Cette présentation du marché des puces et de leur rôle central dans la chaîne de valeur de l’IA générative resterait toutefois incomplète si l’on ne mentionnait pas, aux côtés des acteurs déjà cités, une autre catégorie déterminante d’acteurs, non plus chargés de la conception des puces, mais de leur fabrication. Des entreprises telles que NVIDIA ou AMD, contrairement à un acteur faisant figure d’exception comme Intel, qui a historiquement fait le choix d’internaliser la fabrication de ses propres puces selon un modèle dit Integrated Device Manufacturer (IDM), opèrent en effet selon un modèle dit fabless (« sans usine »). Ce modèle repose sur la sous-traitance de la fabrication des puces à des fondeurs spécialisés, dits fondeurs purs, au premier rang desquels figure la société taïwanaise TSMC (Taiwan Semiconductor Manufacturing Company).

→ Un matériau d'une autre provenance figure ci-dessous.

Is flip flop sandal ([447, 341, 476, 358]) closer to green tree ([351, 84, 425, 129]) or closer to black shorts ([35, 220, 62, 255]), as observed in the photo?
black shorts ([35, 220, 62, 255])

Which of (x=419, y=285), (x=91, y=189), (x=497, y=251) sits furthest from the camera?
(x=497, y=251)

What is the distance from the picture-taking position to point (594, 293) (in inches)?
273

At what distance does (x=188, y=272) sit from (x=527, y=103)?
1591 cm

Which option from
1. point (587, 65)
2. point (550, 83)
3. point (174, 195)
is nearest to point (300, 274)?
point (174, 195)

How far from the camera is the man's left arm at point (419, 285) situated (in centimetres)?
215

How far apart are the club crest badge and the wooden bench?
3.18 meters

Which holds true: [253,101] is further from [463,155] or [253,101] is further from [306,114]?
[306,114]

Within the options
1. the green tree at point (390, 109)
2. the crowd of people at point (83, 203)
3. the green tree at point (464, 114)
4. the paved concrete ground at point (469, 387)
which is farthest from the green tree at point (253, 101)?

Au sein de l’industrie des semi-conducteurs, on distingue ainsi classiquement deux grandes étapes complémentaires :

 

  • L’étape de conception, principalement assurée par des acteurs comme Nvidia ou AMD, qui définissent et conçoivent, dans le contexte de l’IA, des architectures matérielles spécialisées — circuits électroniques et processeurs massivement parallèles — optimisées pour l’exécution de charges de calcul intensives liées au deep learning et aux réseaux de neurones.

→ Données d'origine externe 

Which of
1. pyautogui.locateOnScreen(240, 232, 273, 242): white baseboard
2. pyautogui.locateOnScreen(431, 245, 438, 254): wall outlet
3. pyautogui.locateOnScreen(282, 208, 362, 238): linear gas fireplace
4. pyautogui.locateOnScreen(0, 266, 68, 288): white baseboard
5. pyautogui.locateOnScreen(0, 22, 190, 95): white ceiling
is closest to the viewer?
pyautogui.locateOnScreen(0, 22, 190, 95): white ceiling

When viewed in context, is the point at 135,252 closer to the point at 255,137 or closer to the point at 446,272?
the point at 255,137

  • L’étape de fabrication, qui repose sur l’exploitation d’usines de gravure (fabs) extrêmement capitalistiques. Les équipements nécessaires à la production de puces avancées sont en effet particulièrement coûteux et requièrent des investissements pouvant atteindre plusieurs dizaines de milliards de dollars. Cette étape consiste à transformer des tranches de silicium en circuits intégrés grâce à des procédés de photolithographie, technique permettant de graver des motifs électroniques d’une extrême finesse — de l’ordre de quelques nanomètres (un nanomètre correspondant à 10⁻⁹ mètre) — à l’aide de sources lumineuses de très haute précision.

 

Dans ce contexte, deux entreprises relativement peu connues du grand public occupent une position absolument centrale dans la chaîne de fabrication des puces. La première est TSMC, aujourd’hui premier fondeur mondial de semi-conducteurs, très largement devant des concurrents tels que Samsung Foundry, GlobalFoundries ou UMC, avec des parts de marché avoisinant 70 % sur les segments les plus avancés. La seconde est le groupe néerlandais ASML (Advanced Semiconductor Materials Lithography), spécialisé dans la conception et la fabrication d’équipements de photolithographie pour l’industrie des semi-conducteurs. Les principaux clients d’ASML sont précisément l’ensemble des grands fondeurs de puces avancées, au premier rang desquels TSMC et Samsung Foundry.

 

ASML occupe aujourd’hui une position quasi monopolistique sur le marché mondial des équipements de lithographie avancée, en particulier sur les systèmes EUV (Extreme Ultraviolet), indispensables à la fabrication des puces de nouvelle génération, notamment celles destinées aux applications d’intelligence artificielle. Ces technologies permettent de graver sur une même puce un nombre toujours plus élevé de transistors, ce qui se traduit à la fois par des gains significatifs en efficacité énergétique et par une augmentation substantielle de la puissance de calcul.